• **Requirement**: Render the part below that opens with the line containing "At what distance" and closes with the line containing "29.0 meters" as a Markdown table with the columns Number and Text. Number each line, and leave out any blank lines.

----

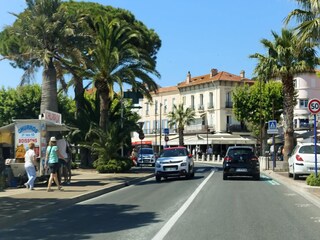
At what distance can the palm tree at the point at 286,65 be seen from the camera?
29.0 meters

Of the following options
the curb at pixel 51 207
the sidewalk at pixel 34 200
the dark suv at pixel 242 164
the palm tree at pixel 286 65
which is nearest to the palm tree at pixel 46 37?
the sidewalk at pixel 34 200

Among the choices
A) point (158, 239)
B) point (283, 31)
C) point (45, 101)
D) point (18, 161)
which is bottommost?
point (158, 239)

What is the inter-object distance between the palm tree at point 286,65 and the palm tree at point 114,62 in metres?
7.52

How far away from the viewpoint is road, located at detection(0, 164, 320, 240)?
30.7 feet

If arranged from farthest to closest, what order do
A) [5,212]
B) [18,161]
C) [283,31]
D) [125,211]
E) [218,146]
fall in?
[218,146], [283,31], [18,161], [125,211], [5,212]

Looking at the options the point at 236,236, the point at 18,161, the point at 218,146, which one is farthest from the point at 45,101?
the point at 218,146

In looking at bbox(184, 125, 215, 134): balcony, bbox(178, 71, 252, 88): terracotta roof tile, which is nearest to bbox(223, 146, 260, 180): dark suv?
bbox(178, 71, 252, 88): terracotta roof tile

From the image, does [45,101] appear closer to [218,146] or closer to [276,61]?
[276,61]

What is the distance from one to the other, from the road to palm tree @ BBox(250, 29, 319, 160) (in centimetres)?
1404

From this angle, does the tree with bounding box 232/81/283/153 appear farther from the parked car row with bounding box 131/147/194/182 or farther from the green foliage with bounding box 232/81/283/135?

----

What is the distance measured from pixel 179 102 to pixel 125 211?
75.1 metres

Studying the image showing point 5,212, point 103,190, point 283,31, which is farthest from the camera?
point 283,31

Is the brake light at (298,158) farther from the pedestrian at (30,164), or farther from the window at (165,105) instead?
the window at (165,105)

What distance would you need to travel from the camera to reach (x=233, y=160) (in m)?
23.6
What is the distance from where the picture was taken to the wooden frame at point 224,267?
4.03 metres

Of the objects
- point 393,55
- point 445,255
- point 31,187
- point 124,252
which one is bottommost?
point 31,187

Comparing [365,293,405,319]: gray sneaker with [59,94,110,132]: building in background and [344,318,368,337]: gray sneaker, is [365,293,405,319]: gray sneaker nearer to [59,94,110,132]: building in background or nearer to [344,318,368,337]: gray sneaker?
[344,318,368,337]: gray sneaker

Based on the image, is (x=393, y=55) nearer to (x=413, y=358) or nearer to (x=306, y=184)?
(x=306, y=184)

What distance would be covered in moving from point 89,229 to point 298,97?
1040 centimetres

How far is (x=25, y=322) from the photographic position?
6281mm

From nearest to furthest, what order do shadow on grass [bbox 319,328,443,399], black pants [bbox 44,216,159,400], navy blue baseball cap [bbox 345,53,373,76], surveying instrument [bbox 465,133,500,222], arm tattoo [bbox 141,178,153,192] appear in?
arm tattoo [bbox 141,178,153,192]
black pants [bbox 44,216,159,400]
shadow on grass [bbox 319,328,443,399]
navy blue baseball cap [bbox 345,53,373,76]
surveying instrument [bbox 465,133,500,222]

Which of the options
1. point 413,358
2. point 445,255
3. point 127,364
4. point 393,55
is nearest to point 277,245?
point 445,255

----

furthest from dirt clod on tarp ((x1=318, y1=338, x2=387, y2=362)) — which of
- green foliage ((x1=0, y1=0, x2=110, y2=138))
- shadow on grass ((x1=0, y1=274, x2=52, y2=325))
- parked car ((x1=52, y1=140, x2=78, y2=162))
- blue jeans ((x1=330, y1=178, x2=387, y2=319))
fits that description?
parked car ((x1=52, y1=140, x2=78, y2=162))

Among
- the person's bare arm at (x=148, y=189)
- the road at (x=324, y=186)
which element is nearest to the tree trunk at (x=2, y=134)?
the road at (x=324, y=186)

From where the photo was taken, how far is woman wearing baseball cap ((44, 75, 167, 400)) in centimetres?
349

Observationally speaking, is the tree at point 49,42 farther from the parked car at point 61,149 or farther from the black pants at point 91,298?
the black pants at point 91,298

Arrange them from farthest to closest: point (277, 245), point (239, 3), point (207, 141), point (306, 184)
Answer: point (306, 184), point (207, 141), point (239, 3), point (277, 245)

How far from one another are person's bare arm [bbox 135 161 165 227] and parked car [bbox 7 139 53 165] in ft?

----

• **Written answer**:
| Number | Text |
|---|---|
| 1 | At what distance can the palm tree at the point at 286,65 be seen from the camera? |
| 2 | 29.0 meters |